Perlu ditekankan bahwa fawatihus suwar yang ada 10 ragam dan hanya 29 surah dari 114 surah Al-Qur'an yang membahasnya, tidak sesuai dengan huruf muqaththa'ah yang hanya membahas satu macam fawatihus suwar.

Jelas dari pembahasan sebelumnya bahwa ada 29 macam fawatihus suwar yang masing-masing memiliki 13 bentuk. Huruf alif, lam, mim, ha (ringan), ra, sin, tha, shad, ha (berat), ya, 'ain, qaf, nun adalah huruf yang paling sering digunakan berturut-turut. 

Fawatihus suwar ini merupakan bukti pada bangsa Arab bahwa Al-Qur’an diturunkan menggunakan bahasa atau abjad mereka. Ini adalah sanggahan yang kuat bahwa tidak ada yang bisa membuat sesuatu yang serupa Al-Qur’an. 

Ulama tafsir terdahulu seperti Zamakhsyari, menyempurnakan karya fawatihus suwar ini yang kemudian diikuti oleh Baidhawi, Ibnu Taimiyyah, dan muridnya Al-Hafidz Al-Mizi.

Para ulama salaf percaya bahwa ayat-ayat yang dikenal sebagai mutasyabihat, yang ditemukan di awal surah, telah disusun sedemikian rupa sejak zaman kuno, menghapus semua hambatan yang menghalangi manusia untuk menciptakan karya yang serupa dengan Al-Qur’an. 

Mereka juga berhati-hati dalam menafsirkan atau mengungkapkan pemikiran tentang surah-surah ini karena mereka sangat yakin bahwa hanya Allah yang mampu memahami maknanya.

Menurut perkataan Asy-Sya'bi yang dikutip oleh Subhi As-shalih menyatakan,  "huruf awalan itu adalah rahasia Al-Qur'an." Kemudian diperjelas dengan pernyataan Sayyidina Ali bin Abi Thalib bahwa; “sesungguhnya bagi tiap-tiap kitab ada saripatinya, dan saripati Al-Qur’an ini adalah huruf-huruf hijaiyah.”

Menurut Abu Bakar As-Siddiq, "Di tiap-tiap kitab ada rahasianya, rahasia dalam Al-Qur'an adalah permulaan-permulaa surah". Empat Khulafaur Rasyidin dan Ibnu Mas'ud disebutkan oleh para ulama hadis berargumen sebagai berikut: huruf-huruf awalan yang sesungguhnya adalah ilmu yang tertutup dan mengandung misteri tersembunyi yang dikhususkan bagi Allah. 
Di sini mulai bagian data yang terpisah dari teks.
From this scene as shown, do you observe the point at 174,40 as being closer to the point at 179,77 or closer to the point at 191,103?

Kajian Al-Qur'an mengalami kemajuan seiring dengan berkembangnya ilmu-ilmu tafsir dan ulumul qur'an yang disponsori oleh para mufassir. sehingga perbedaan cara menafsirkan sebuah ayat mungkin tidak serupa satu sama lain. Hal ini menunjukkan bahwa Al-Quran akan lebih hidup jika digali lebih dalam.

Ulama tasawuf menyatakan bahwa permulaan-permulaan surah itu hanya diketahui hakikatnya oleh orang-orang yang memahami kebathinan yang rasional, sedangkan ulama lain berpendapat bahwa fawatihus suwar ialah nama dari surah-surah yang dimulai dari huruf tersebut. 

Selain beberapa pendapat diatas mufassir dari kalangan tasawuf juga menyatakan pendapatnya jika fawatihus suwar merupakan huruf-huruf yang terpotong-potong yang masing-masing diambil dari nama Allah atau yang setiap hurufnya merupakan pengganti dari suatu kalimat yang berhubungan dengan sesudahnya, atau huruf itu mengarah kepada maksud yang dikandung oleh surah yang diawali dengan huruf-huruf yang terpotong-potong itu. 

Misalnya apa yang dikemukakan oleh Ibnu Abbas mengenai makna kaf, ha, ya, ‘ain, shad. Huruf kaf berasal dari kata karim (Maha Penyantun), huruf ha berasal dari kata hadin (Maha Penuntun), ya berasal dari kata hakim. ‘Ain berasal dari kata ‘alim (Maha Mengetahui), dan shad berasal dari kata shadiq (Tidak Berdusta). 

Mengenai tiga huruf awal alif lam mim ra, Ibnu Abbas mentakwilkan dengan annallahu araa (aku Allah Mengetahui). Dan empat huruf awalan alif lam mim shad ditakwilkan (aku adalah Allah yang Memutuskan).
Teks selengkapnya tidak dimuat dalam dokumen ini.